Tit Couille - [06/08/08 04:29 AM ]
The crashes still occur with Flash 10 beta (10.0 b218). I do hope someone is working on this issue. It would be insane to leave this issue unresolved in the final version.

Luka - [07/10/08 02:52 PM ]
This are two critical bugs, where one has been around since flash 9.something and another one that has to do with pulseaudio. While the second should be quite easly fixable (or most likely it's already fixed) the first one never gets resolved. I hope that developers fix this one - good luck.

ekot - [08/19/08 01:42 PM ]
This happens in Opera as well

Jonathan Rosen - [11/16/08 11:44 PM ]
I had this problem too (Gentoo AMD64) with 32 bit binary firefox (3.x.x) and flash 10.x.x. Downgrading to flash 9.0.151 solved the problem.

Kai Blaschke - [01/11/09 09:52 AM ]
As there hasn't been a lot of activity on this bug in the past few months, I'd like to report that I don't have seen those crashes anymore since I upgraded to Flash Player 10.0 r12, using Firefox 3.0.x.

Paul Vouga - [01/26/09 12:29 PM ]
I have. Using r15 on Ubuntu Ibex, Firefox consistently hangs when visiting numerous sites, including www.gmail.com. Please fix this extremely critical bug.
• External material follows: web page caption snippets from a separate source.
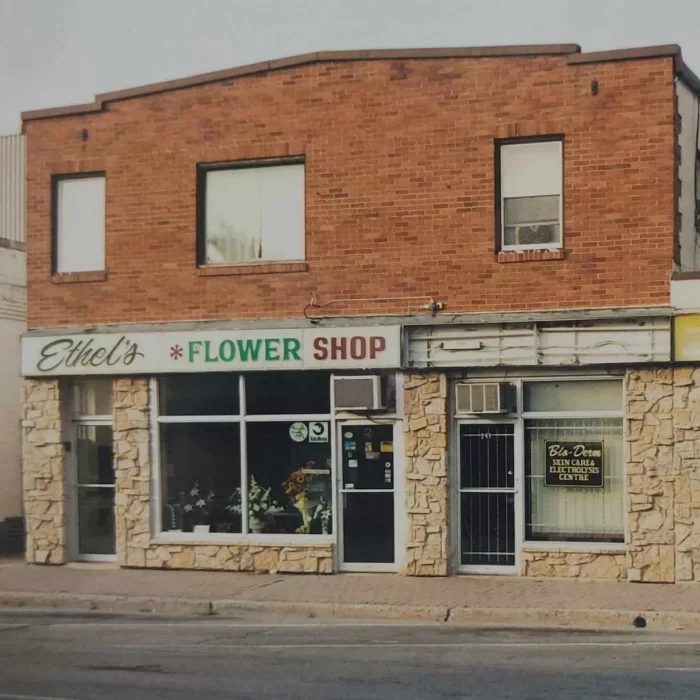 Front view of Ethel's flower shop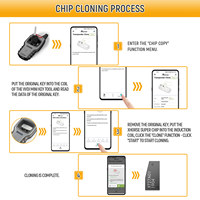 Xhorse VVDI Super Chip XT27A66 Transpondeur XT27A pour VVDI2 VVDI Mini Key Tool pour 11/12/13/PCF7935/PCF7936/PCF7937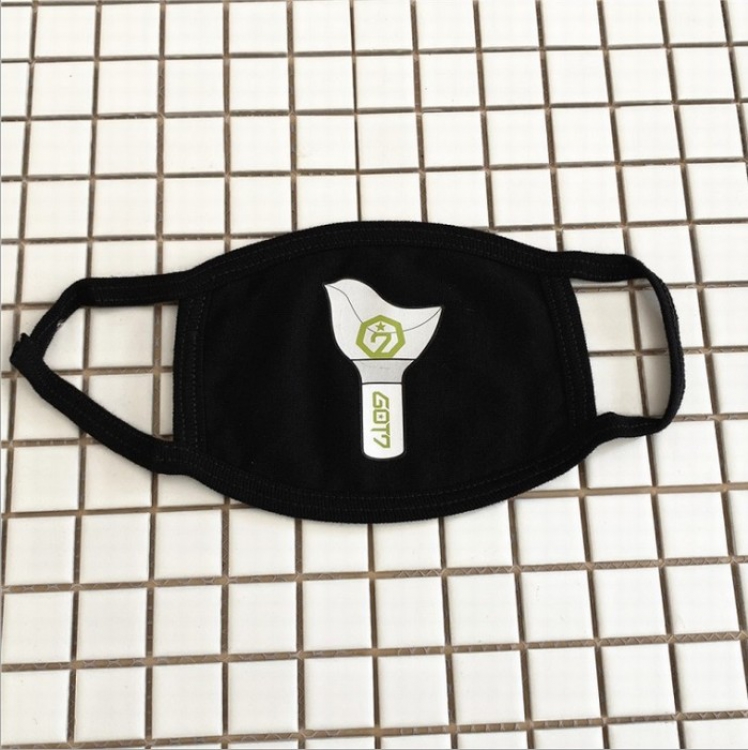 GOT7 Bird light Color printing Three layers of cotton Mask 25X11CM price for 5 pcs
David Khoury - [01/30/09 12:14 AM ]
I've experienced this problem as well.

Thinkpad R51e
Debian 5.0 (lenny, testing)
linux-image-2.6.26-1-686 (2.6.26-13)
iceweasel (3.0.5-1)
Shockwave Flash 10.0 r15

The way I solved it is to disable the tickless kernel feature. Boot Linux with "nohz=off" in the kernel boot parameters. As soon as I did this, video in the flash player started running smoothly again, and I didn't have to kill my browser after trying to play flash video.

It must be related to my hardware and the tickless feature, because there's LOTS of people that run a tickless setup, and I assume they're running flash fine.

Kevin Cantu - [02/05/09 02:05 AM ]
I think I've seen a similar issue causing a segfault. Firefox was crashing for me today after I finished listening to an episode on http://thislife.org/ and I installed the debug version of Firefox to see if I could learn something about it.

64 bit...
Flash: 10,0,20,7
Firefox: 3.0.5 (fedora's debug package)
Kernel: 2.6.27.12-170.2.5.fc10.x86_64

I'm attaching the output and the backtrace.

Kevin Cantu - [02/05/09 02:09 AM ]
As I mentioned, this is from Flash 10 and Firefox 3, on Fedora 10 Linux x86_64.

David Khoury - [02/27/09 12:19 AM ]
More to add ...

Seems like turning off the tickless function has not permanently solved things. If I use the laptop for a few hours, and then try to view a flash movie, no sound plays and the browser freezes when I close that tab.

So maybe this is related to audio somehow. Every time the audio fails to sound in a flash movie, I know the browser will freeze when that tab is closed.